Apa lacur, jaringan internet di kantor saat itu sedang ngadat. Jangankan membuka email, menampilkan laman Google yang hanya putih polos saja tak sanggup. Istilah kerennya, buffering melulu. Bola dunianya berputar-putar seolah tak punya tujuan. Kalau sudah begitu ceritanya, "anak-anak" di kantor biasanya hanya berpasrah diri saja. Menantikan BL mengoceh hingga membuat suasana ruangan mendadak hening. Hari itu, ternyata saya kebagian nasib sial itu, dibombardir BL lantaran terlambat berkirim email.
Modem yang Menyelamatkan
Tiga tahun berlalu, kisah pahit akibat terlambat menyetor tugas lewat email itu pun terkubur bersamaan datangnya jaringan teknologi internet yang kian bersahabat. Era milenial memungkinkan komunikasi jarak jauh dengan jaringan tangguh telah menjawab segala kegalauan khas pekerja.
Live Smart, dua kata sederhana yang dengan cepat tak lagi menyoal kebutuhan pekerjaan tetapi juga menjadi bagian dari gaya hidup. Modem bertuliskan ANDROMAX M2Y produksi Smartfren yang saya beli di pertengahan 2016 lalu, berubah menjadi penyelamat guna menghambat dampak kemarahan BL yang kerap berdampak sistemik.

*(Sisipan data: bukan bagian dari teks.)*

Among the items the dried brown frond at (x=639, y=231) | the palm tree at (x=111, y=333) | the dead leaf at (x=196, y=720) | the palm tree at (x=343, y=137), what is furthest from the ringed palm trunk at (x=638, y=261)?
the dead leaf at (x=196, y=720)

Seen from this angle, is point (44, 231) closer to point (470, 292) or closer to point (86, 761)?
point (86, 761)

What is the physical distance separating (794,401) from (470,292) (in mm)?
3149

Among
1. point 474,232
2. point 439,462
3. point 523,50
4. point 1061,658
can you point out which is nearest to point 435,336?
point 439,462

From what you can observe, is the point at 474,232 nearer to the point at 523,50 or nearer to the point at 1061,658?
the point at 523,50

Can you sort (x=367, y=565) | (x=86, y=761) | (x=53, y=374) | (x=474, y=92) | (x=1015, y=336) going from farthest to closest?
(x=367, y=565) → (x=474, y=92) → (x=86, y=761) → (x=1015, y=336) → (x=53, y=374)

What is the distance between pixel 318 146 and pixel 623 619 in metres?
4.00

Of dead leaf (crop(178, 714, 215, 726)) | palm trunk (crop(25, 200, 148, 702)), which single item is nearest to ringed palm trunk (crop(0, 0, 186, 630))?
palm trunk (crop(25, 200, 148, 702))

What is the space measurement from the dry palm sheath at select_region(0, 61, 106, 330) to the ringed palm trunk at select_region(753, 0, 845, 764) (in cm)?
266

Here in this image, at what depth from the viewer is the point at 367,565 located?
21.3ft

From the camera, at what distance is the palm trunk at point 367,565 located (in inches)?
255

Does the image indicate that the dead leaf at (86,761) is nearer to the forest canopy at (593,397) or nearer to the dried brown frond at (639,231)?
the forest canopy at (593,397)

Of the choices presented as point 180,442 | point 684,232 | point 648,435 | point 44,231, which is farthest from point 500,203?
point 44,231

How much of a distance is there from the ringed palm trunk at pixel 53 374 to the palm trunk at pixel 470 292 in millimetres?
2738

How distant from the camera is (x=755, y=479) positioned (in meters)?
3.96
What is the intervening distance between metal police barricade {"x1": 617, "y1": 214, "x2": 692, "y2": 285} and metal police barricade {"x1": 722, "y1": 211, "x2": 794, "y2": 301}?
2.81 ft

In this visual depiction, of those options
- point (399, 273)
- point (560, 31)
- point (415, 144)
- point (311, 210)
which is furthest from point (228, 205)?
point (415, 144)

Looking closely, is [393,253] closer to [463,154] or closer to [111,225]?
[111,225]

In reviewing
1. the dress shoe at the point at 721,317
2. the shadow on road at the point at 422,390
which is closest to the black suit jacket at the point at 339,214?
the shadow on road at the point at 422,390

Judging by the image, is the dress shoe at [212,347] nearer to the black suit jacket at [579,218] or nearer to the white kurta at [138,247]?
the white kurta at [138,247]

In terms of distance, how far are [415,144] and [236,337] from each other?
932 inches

Modem Andromax, benda yang meski mungil tetapi amat canggih. Kecanggihan itu terbukti setiap berkirim email ke BL yang hanya secepat kilat. Betul-betul anti lelet pokoknya. Urusan tugas dan kewajiban kantor pun kini jauh lebih mudah. Bahkan, tak jarang tugas yang diserahkan BL kepada saya hanya dikerjakan di rumah saja. Toh, bagi BL yang penting adalah kewajiban karyawan diselesaikan dengan secepatnya. Tugas selesai, BL senang.
Jangankan berkirim email, mendengarkan lagu-lagu lawas The Mercy's di Youtube sekalipun dengan gampang dipersembahkan modem Andromax. Padahal, itu baru menggunakan modem model lawas. Bagaimana kira-kira kalau menggunakan modem MiFi M5 keluaran terbaru dari Smartfren? Wah, dijamin makin lincah.Â
Sekilas, bentuk Modem MiFi M5 terlihat hampir sama dengan generasi pendahulunya. Namun, soal kecanggihan, menurut informasi yang saya peroleh, seri terbaru ini jauh lebih ciamik. Tak hanya mampu berbagi jaringan hingga 32 pengguna, kecepatan internetnya juga kian melejit. Bahkan, MiFi M5 bisa juga berfungsi sebagai power bank. Ampun deh, kalau begitu ceritanya maka lengkaplah sudah, tugas-tugas kantor yang dikerjakan di rumah kini bisa selesai dengan sempurna, sementara tensi BL tetap dalam posisi normal.